The next afternoon Clifford, following Hilton, saw his quarry enter the Mordona, the great apartment house on the Drive before which he had left Mary the night before. He followed into the lobby just as his man disappeared into an elevator. He had no doubt on whom the dark gentleman was calling, or for what reason he called.
Opening into the elaborate lobby, for whose gilded ostentation the tenants were assessed a goodly portion of their rent, was a florist’s shop. Into the comparative privacy of this Clifford stepped to wait until his man came down: a move that was just in time, for from a descended elevator, which must have passed the one bearing Hilton aloft, stepped the square, solid figure of Bradley. Again Clifford had no doubt on whom the call had been made, or why.

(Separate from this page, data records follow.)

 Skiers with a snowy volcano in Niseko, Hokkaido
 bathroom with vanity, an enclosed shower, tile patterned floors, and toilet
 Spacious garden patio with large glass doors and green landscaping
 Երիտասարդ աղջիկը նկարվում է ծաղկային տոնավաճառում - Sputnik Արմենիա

At last he had picked up a warm and very busy trail. Under pretense of an indecision over the flowers he should purchase, he waited for his man to come down, trying to reproduce the scene that was now going on in the “Graysons’” apartment, and the scene prior to it in which Bradley had figured. A quarter of an hour passed, then the debonair Hilton emerged from an elevator and strode out with a jaunty, smiling air.
The next moment Clifford was in an elevator, shooting upward, and two minutes later Mary’s maid was bearing his card through a curtained doorway. He caught Mary’s voice sounding as though it were two rooms away, finishing what was obviously a telephone conversation: “You’ll come as soon as you can get here? That’s most kind of you. Good-bye.”

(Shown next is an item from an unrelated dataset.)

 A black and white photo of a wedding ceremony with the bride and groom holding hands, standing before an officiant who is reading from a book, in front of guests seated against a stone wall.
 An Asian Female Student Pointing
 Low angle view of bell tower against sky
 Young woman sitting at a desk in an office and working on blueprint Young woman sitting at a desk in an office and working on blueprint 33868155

There was a delay; he guessed that Mary was surprised at this third successive call; then he was shown through the curtained doorway into the drawing-room. His swift impression of the room was that it was large for a New York apartment, and that its prodigal furnishings bespoke wealth rather than taste on the part of its absent lessee. The next moment Mary came in through a door which he judged led from the library. There was now in her bearing nothing of the cold frankness which she had shown him the day before. She was taut with controlled excitement, which he knew to be the product of the so recent interviews. Her manner was challenging.
“What do you want?”
He tried to speak in a steady, impersonal tone. “Mr. Bradley was here a few minutes ago. I’d be obliged if you’d tell me what he came for.”
“Pardon me for not obliging you—but that is my own affair. Is this all?”
“Another gentleman just called on you. Would you tell me what he wanted?”